Não tive escolha a não ser esperar novamente. Parecia que seria um impasse pelo resto da noite. Eu só rezava para que, primeiro: balas pudessem matá-la, e segundo: eu não ficasse sem munição.
Depois de cerca de 3 minutos olhando fixamente para as sombras, algo estava diferente. Parecia que a criatura estava sendo formada pelas próprias sombras. Observei enquanto ela ganhava vida. Antes que pudesse terminar, no entanto, disparei contra ela com minha arma. Ela veio se lançando em minha direção, apenas para ser completamente incapacitada pelo tiro. Meu coração disparou. Quem sabe o que teria acontecido se eu não a tivesse acertado. Ouvi aquele ruído de farfalhar mais uma vez.
Um único pedaço de papel caiu no chão onde a criatura estava antes. Parecia que eu o via cair em câmera lenta. Cuidadosamente me arrastei para fora da cama e o peguei.
No papel havia um desenho infantil. Parecia exatamente como a criatura que tinha acabado de me assustar, até o último detalhe não natural. No canto inferior direito estava a assinatura do meu falecido filho. O desenho parecia vagamente familiar agora, mas eu ainda não conseguia identificar exatamente quando meu filho o tinha feito. Afinal, fazia tantos anos.
Uma sensação estranha me invadiu. Eu estava com medo daquela horrível criatura que me atormentou durante a noite. Mas, tinha um humor agridoce. Por mais estranho que pareça, era quase reconfortante ter mesmo que um vestígio da minha família, mesmo que em uma versão distorcida.

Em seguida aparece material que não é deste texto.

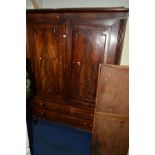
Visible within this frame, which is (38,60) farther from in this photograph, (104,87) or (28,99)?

Agora sei que desenhos e arte têm mais poder do que se pode imaginar. Então tenha cuidado, você pode ver algo que você ou um ente querido desenhou se esgueirando pelo seu quarto ou em uma estrada solitária à noite. Comecei a me perguntar se essa poderia ser a explicação para os amigos imaginários das crianças e os monstros em seus armários e debaixo de suas camas. Talvez seja a crença que os mantém vivos.
Toda noite, eu pulo a cada sombra na parede. Temo a noite em que um dos desenhos do meu filho ganhe vida novamente. Mas, tive uma ideia. Uma verdadeiramente terrível. Talvez, apenas talvez, eu possa trazer minha família de volta. Deus me ajude.